TASK GOAL
Please reproduce the records, omitting nothing and changing nothing.

EXTRACTED RECORDS
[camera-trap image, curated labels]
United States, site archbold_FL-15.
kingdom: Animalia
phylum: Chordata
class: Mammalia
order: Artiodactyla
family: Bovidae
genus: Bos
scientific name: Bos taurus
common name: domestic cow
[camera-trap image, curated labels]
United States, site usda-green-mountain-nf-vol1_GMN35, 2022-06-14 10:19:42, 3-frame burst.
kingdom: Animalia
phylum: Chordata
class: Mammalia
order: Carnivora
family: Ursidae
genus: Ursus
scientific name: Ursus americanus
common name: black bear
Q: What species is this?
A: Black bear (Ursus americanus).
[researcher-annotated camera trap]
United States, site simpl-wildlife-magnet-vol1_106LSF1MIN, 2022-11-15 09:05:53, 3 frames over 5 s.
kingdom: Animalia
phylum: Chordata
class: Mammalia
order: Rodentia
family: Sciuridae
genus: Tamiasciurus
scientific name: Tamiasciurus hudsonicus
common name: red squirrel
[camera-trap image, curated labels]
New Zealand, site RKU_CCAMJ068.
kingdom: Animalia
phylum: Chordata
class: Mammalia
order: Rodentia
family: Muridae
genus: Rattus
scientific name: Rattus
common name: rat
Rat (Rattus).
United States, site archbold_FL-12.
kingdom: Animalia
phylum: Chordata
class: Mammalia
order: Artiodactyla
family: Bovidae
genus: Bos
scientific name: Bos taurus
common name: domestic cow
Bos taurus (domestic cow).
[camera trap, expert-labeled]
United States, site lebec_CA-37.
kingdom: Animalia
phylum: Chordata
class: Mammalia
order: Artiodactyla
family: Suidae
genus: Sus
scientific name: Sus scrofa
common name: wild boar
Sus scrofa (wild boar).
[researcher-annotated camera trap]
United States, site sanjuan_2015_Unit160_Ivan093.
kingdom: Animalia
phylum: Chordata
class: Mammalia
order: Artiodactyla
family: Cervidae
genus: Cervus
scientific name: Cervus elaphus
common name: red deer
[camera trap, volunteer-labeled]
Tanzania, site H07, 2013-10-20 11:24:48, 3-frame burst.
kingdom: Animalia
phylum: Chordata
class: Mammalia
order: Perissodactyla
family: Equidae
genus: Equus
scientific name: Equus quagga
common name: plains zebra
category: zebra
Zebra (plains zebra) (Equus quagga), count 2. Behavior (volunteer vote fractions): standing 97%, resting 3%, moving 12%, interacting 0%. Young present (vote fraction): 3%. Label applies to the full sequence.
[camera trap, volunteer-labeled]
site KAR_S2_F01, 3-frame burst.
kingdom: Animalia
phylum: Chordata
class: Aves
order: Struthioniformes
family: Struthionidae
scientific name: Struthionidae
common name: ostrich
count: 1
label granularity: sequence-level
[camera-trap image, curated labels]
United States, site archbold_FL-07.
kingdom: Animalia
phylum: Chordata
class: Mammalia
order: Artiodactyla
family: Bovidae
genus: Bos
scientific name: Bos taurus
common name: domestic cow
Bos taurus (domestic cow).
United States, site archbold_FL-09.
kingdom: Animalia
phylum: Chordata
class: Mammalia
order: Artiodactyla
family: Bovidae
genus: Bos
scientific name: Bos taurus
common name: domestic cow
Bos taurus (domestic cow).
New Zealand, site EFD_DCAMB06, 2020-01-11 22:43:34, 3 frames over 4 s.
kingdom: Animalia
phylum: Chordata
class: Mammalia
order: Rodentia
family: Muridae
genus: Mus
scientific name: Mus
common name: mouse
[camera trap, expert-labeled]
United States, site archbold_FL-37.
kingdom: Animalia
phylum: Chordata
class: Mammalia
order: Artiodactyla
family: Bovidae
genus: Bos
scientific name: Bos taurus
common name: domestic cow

EXERCISE SOLUTION
[camera-trap image, curated labels]
United States, site archbold_FL-15.
kingdom: Animalia
phylum: Chordata
class: Mammalia
order: Artiodactyla
family: Bovidae
genus: Bos
scientific name: Bos taurus
common name: domestic cow
[camera-trap image, curated labels]
United States, site usda-green-mountain-nf-vol1_GMN35, 2022-06-14 10:19:42, 3-frame burst.
kingdom: Animalia
phylum: Chordata
class: Mammalia
order: Carnivora
family: Ursidae
genus: Ursus
scientific name: Ursus americanus
common name: black bear
Q: What species is this?
A: Black bear (Ursus americanus).
[researcher-annotated camera trap]
United States, site simpl-wildlife-magnet-vol1_106LSF1MIN, 2022-11-15 09:05:53, 3 frames over 5 s.
kingdom: Animalia
phylum: Chordata
class: Mammalia
order: Rodentia
family: Sciuridae
genus: Tamiasciurus
scientific name: Tamiasciurus hudsonicus
common name: red squirrel
[camera-trap image, curated labels]
New Zealand, site RKU_CCAMJ068.
kingdom: Animalia
phylum: Chordata
class: Mammalia
order: Rodentia
family: Muridae
genus: Rattus
scientific name: Rattus
common name: rat
Rat (Rattus).
United States, site archbold_FL-12.
kingdom: Animalia
phylum: Chordata
class: Mammalia
order: Artiodactyla
family: Bovidae
genus: Bos
scientific name: Bos taurus
common name: domestic cow
Bos taurus (domestic cow).
[camera trap, expert-labeled]
United States, site lebec_CA-37.
kingdom: Animalia
phylum: Chordata
class: Mammalia
order: Artiodactyla
family: Suidae
genus: Sus
scientific name: Sus scrofa
common name: wild boar
Sus scrofa (wild boar).
[researcher-annotated camera trap]
United States, site sanjuan_2015_Unit160_Ivan093.
kingdom: Animalia
phylum: Chordata
class: Mammalia
order: Artiodactyla
family: Cervidae
genus: Cervus
scientific name: Cervus elaphus
common name: red deer
[camera trap, volunteer-labeled]
Tanzania, site H07, 2013-10-20 11:24:48, 3-frame burst.
kingdom: Animalia
phylum: Chordata
class: Mammalia
order: Perissodactyla
family: Equidae
genus: Equus
scientific name: Equus quagga
common name: plains zebra
category: zebra
Zebra (plains zebra) (Equus quagga), count 2. Behavior (volunteer vote fractions): standing 97%, resting 3%, moving 12%, interacting 0%. Young present (vote fraction): 3%. Label applies to the full sequence.
[camera trap, volunteer-labeled]
site KAR_S2_F01, 3-frame burst.
kingdom: Animalia
phylum: Chordata
class: Aves
order: Struthioniformes
family: Struthionidae
scientific name: Struthionidae
common name: ostrich
count: 1
label granularity: sequence-level
[camera-trap image, curated labels]
United States, site archbold_FL-07.
kingdom: Animalia
phylum: Chordata
class: Mammalia
order: Artiodactyla
family: Bovidae
genus: Bos
scientific name: Bos taurus
common name: domestic cow
Bos taurus (domestic cow).
United States, site archbold_FL-09.
kingdom: Animalia
phylum: Chordata
class: Mammalia
order: Artiodactyla
family: Bovidae
genus: Bos
scientific name: Bos taurus
common name: domestic cow
Bos taurus (domestic cow).
New Zealand, site EFD_DCAMB06, 2020-01-11 22:43:34, 3 frames over 4 s.
kingdom: Animalia
phylum: Chordata
class: Mammalia
order: Rodentia
family: Muridae
genus: Mus
scientific name: Mus
common name: mouse
[camera trap, expert-labeled]
United States, site archbold_FL-37.
kingdom: Animalia
phylum: Chordata
class: Mammalia
order: Artiodactyla
family: Bovidae
genus: Bos
scientific name: Bos taurus
common name: domestic cow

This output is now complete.